> TEXT PROVIDED:
━━━━━━
"Project is down" for 19 hours now

Winterknight
Winterknight
Joined: 4 Jun 05
Posts: 482
Credit: 120,611,204
RAC: 198,025

RE: RE: It always takes

Message 92480 in response to message 92474

Quote:
Quote:
It always takes longer than you expect, even when you take into account Hofstadter's Law.

I've just looked that up. What a beauty! Hofstadter is related to Murphy perhaps? .... :-)

Well I've taken the interruption in my stride : defragging a few disks, re-routing the cabling on my small farm ( gotta love those cable ties ), laying baits for the Dust Bunnies ....

.... that sort of thing. :-)

Cheers, Mike.


There is a formula that someone wrote for Hofstadter's Law, that says you should double the figure given and increase the units by one.

Unfortunately this becomes wildly variable if some says half an hour and it is calculated using 30 minutes.

The example being, when BM hoped for later in the day should we have used half a day, which would be one week, or 12 hours which would be 24 days

I use velco cable ties if I think cable re-routing might be frequent. Spiral wrap if I know it is to be permanent. But then I was taught how to cable routing and installing in the days when we used waxed string. Some time ago in the early 60's.

And when did you last clean that fan? Looks likes my youngest son's computer. Which reminds me as the weather is getting warmer, I must get him to clean it or else I am going to get the "Dad, my computer is making strange noises" and/or "Dad, my computer keeps crashing" message.

Alinator
Alinator
Joined: 8 May 05
Posts: 927
Credit: 9,352,143
RAC: 0

Well, I have one suggestion

Well, I have one suggestion for the next restart attempt.

Given the duration of the difficulties here at EAH, which really dates back to the fileserver crash of March 27th.

It might be wise to shut off new work generation for a while at first and let the outstanding work in the field catch up a bit. I'm sure that I'm not the only one who has work near, at, or over the deadline. Some of which has been uploaded and just needs to be reported.

I don't know if anyone else has noticed, but with the scheduler coming on and offline like a crazy monkey at times, it is possible to get the situation where you will get a 24 hour comm deferral from the CC due to comm sessions being interrupted abnormally. It should be noted that on some older CC versions, this deferral could be up to 1 week in length.
━━━━━━
> ENTRIES PROVIDED:

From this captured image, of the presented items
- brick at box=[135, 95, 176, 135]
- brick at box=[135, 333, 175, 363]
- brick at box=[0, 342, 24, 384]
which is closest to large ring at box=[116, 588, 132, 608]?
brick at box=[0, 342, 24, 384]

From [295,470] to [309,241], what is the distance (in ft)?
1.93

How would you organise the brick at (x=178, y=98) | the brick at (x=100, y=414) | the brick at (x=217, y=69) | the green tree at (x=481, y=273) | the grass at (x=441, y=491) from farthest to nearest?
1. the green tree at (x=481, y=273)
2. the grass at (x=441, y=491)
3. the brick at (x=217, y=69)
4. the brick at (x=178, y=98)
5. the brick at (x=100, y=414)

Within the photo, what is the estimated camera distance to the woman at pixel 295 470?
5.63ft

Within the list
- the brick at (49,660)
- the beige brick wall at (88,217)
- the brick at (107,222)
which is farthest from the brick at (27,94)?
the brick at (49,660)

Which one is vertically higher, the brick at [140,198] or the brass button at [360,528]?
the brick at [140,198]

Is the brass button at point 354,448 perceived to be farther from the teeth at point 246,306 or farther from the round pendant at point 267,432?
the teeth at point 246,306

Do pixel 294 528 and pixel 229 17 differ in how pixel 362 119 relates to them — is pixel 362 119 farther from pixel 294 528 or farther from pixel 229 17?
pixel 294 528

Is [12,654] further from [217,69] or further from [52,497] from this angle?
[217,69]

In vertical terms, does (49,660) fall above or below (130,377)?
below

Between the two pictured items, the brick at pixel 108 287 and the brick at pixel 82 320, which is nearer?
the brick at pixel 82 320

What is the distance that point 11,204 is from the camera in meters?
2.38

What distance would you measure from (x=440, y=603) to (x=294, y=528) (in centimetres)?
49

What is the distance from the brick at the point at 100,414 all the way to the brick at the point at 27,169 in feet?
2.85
━━━━━━
> DIRECTIVE 1: In the forum thread about the project outage, what does the poster use to tie cables when the routing is meant to be permanent?
> DIRECTIVE 2: Write the next part of the forum thread about the project outage, picking up after its final sentence.
The material comes from a different source than the thread.

> TASK RESPONSE 1: Spiral wrap.

> TASK RESPONSE 2:
In my case, I'm not going to be to thrilled if one of my old timers gets burned for the 911+ KSecs of work it completed before the deadline, but has been trying to report for the last 36 hours.

General Note:

Please spare me any commentary about 'Green Computing', 'efficiency', I should shut off any of my machines, or any other claptrap like that.

Basically, it is no one else's business but mine what, where, or why I choose to run any given hardware on any given project.

Alinator

Bikeman (Heinz-Bernd Eggenstein)
Bikeman (Heinz-...
Moderator
Joined: 28 Aug 06
Posts: 3,516
Credit: 454,533,746
RAC: 45,375

Indeed. The longer the

Indeed. The longer the outage, the harder it gets to cope with the traffic. On a normal day, EAH would award (say) 15Mio credits, so roughly 100.000 results are processed. A single scheduler request can fetch and report many tasks, but let's assume that it's one scheduler request per result, so there would be like 100,000 scheduler requests per day, or an all-day-average of ca 1.2 requests per second.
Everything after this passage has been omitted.